WORK ORDER: Copy out every line of the data below word for word, leaving the pictures out.

>>>

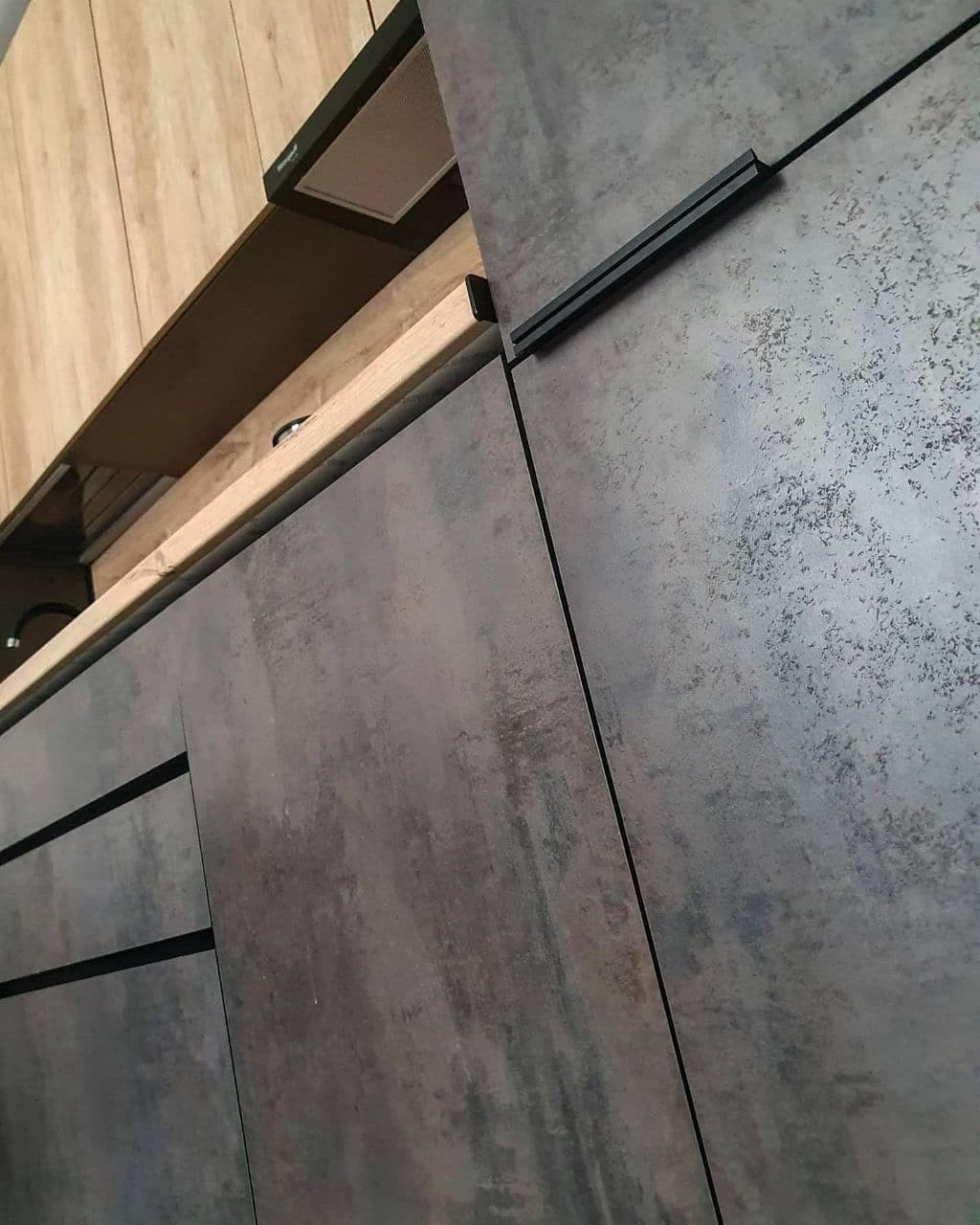 Встроенная прямая кухня под потолок в стиле лофт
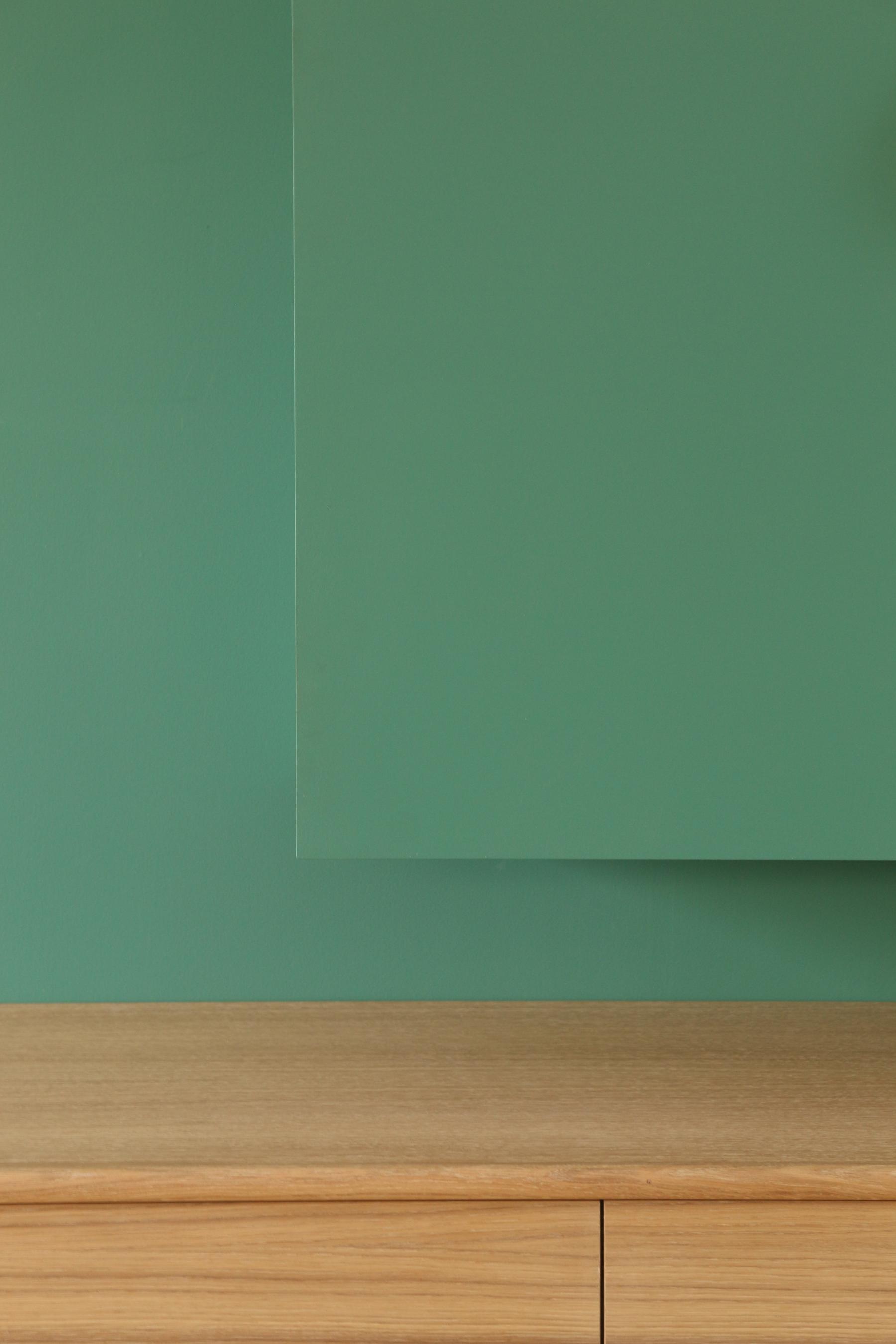 La penderie est peinte de la même couleur que le mur pour l'aménagement de cette entrée à la Bernerie-en-Retz à côté de Pornic. Le design se fait discret. Création originale de Jérôme Barrier. Réalisation : atelier chuuut à Vertou. 
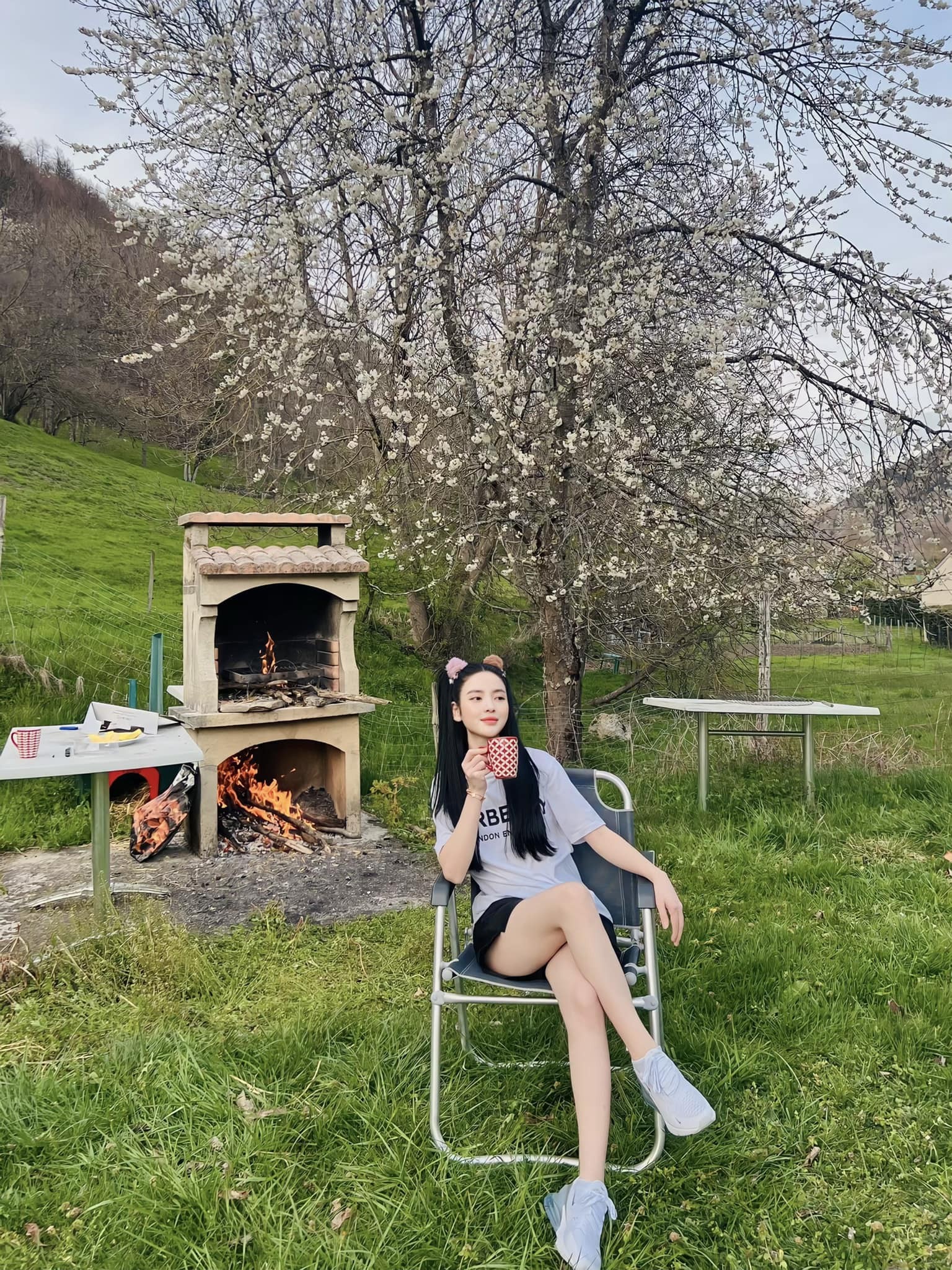 Bạn gái tin đồn Quang Hải đăng video phản bác nhưng sau 10 phút lại làm ngay một hành động  khó hiểu - Ảnh 1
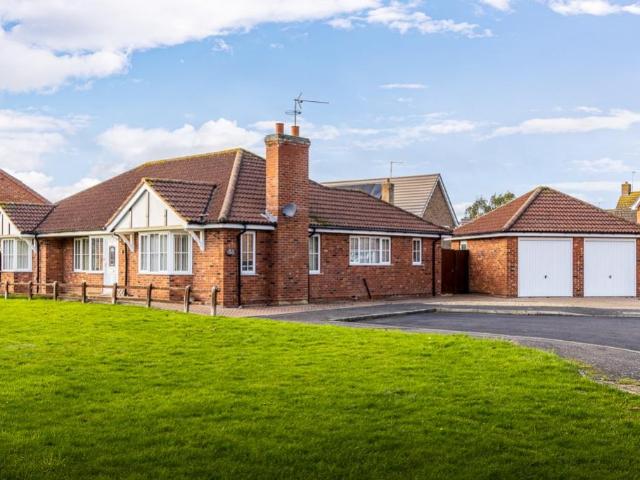 Bungalow for sale in Fenside, Boston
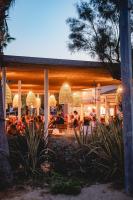 Ein Restaurant oder anderes Speiselokal in der Unterkunft Les Prairies de la Mer 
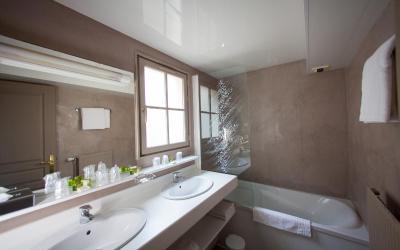 Chambre Familiale (5 Adultes) - Annexe Chambre Familiale (5 Adultes) - Annexe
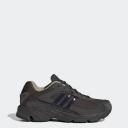 Adidas Originals Response CL Sneakers in Black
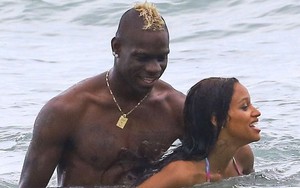 Balotelli muốn "nô lệ hóa" bạn gái cũ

<<<

RESULT:
 Встроенная прямая кухня под потолок в стиле лофт
 La penderie est peinte de la même couleur que le mur pour l'aménagement de cette entrée à la Bernerie-en-Retz à côté de Pornic. Le design se fait discret. Création originale de Jérôme Barrier. Réalisation : atelier chuuut à Vertou. 
 Bạn gái tin đồn Quang Hải đăng video phản bác nhưng sau 10 phút lại làm ngay một hành động  khó hiểu - Ảnh 1
 Bungalow for sale in Fenside, Boston
 Ein Restaurant oder anderes Speiselokal in der Unterkunft Les Prairies de la Mer 
 Chambre Familiale (5 Adultes) - Annexe Chambre Familiale (5 Adultes) - Annexe
 Adidas Originals Response CL Sneakers in Black
 Balotelli muốn "nô lệ hóa" bạn gái cũ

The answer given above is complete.